## ARBEITSAUFTRAG
Kopiere bitte die Zeilen von der Zeile mit „Time of clock at [640,121,1080,676]: 9:01“ bis einschließlich der letzten Zeile wortgetreu. Lass die Bilder in deiner Antwort weg.

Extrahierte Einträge
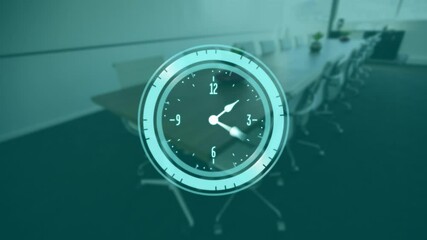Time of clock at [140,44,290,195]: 1:19
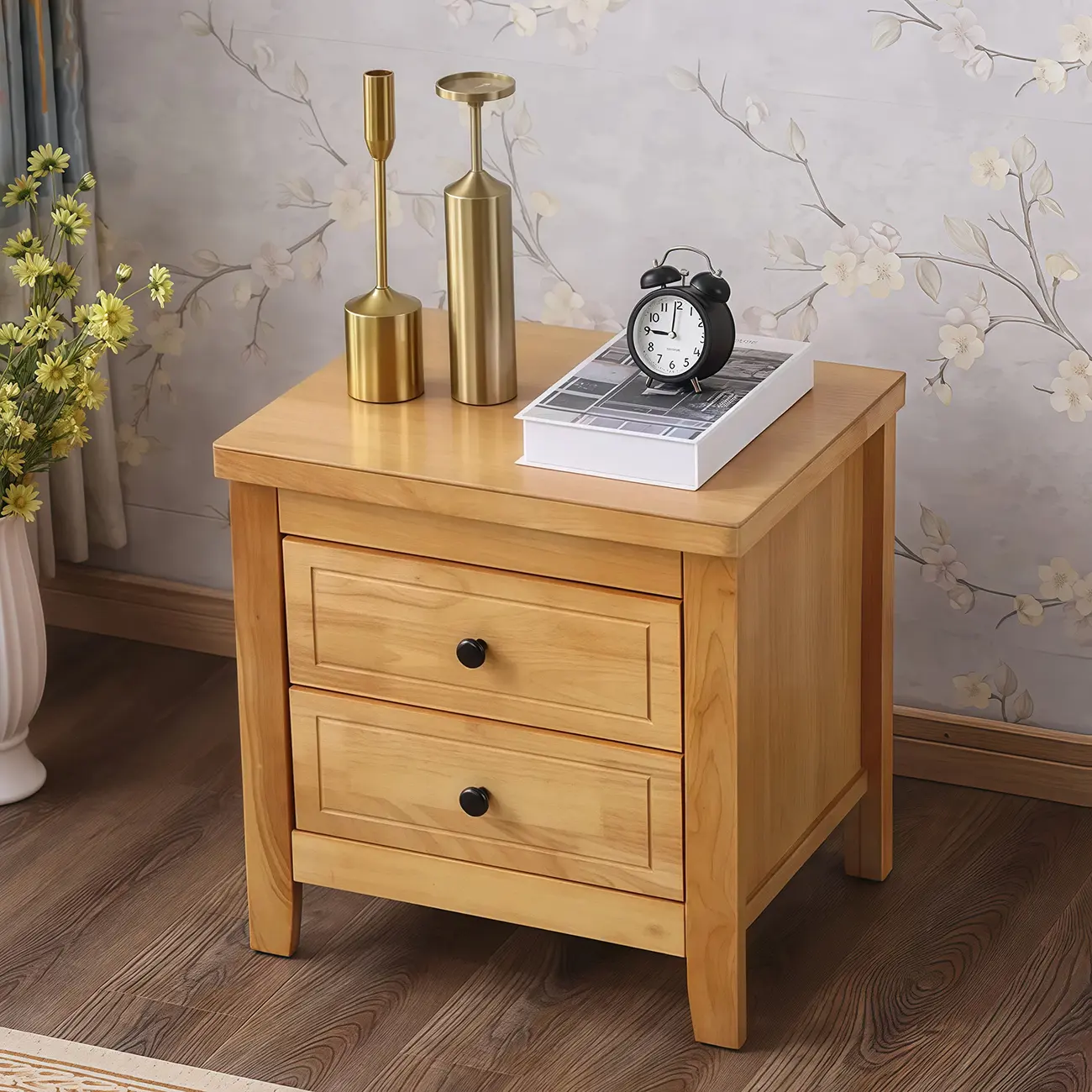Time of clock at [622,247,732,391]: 8:59
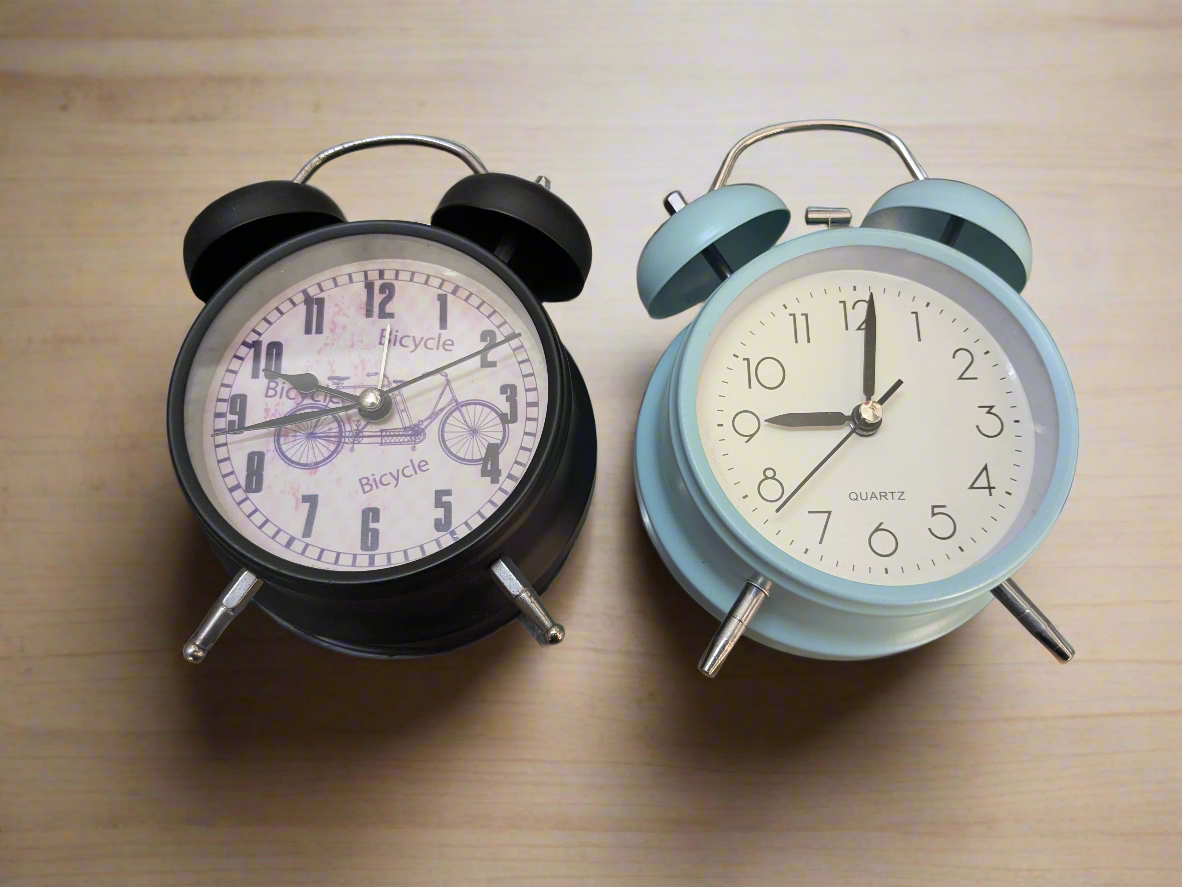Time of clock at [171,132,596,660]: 9:43
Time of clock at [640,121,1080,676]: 9:01
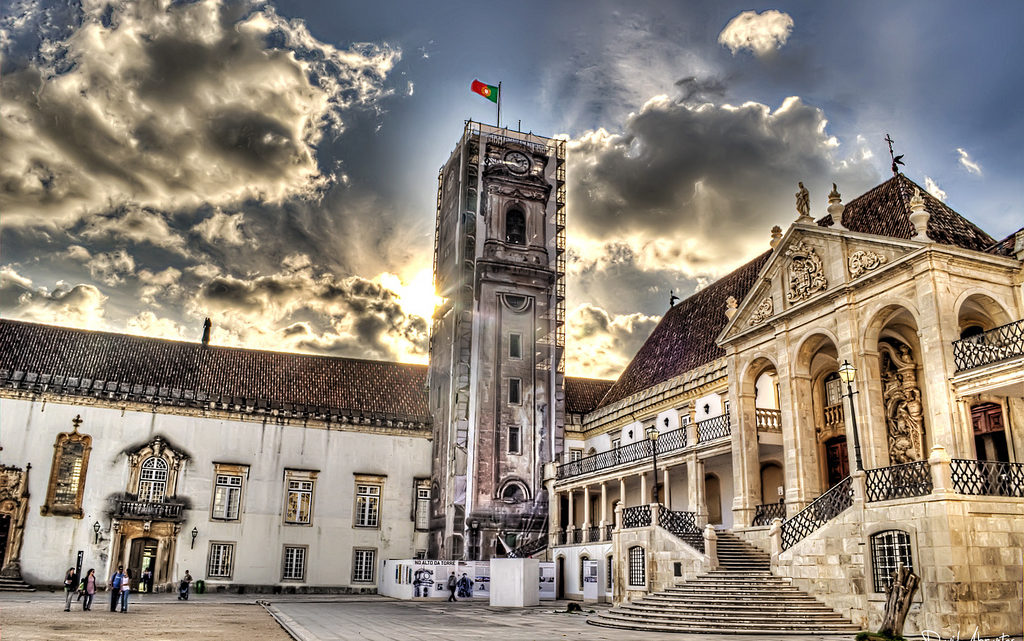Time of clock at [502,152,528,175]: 11:11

## LÖSUNG
Time of clock at [640,121,1080,676]: 9:01
Time of clock at [502,152,528,175]: 11:11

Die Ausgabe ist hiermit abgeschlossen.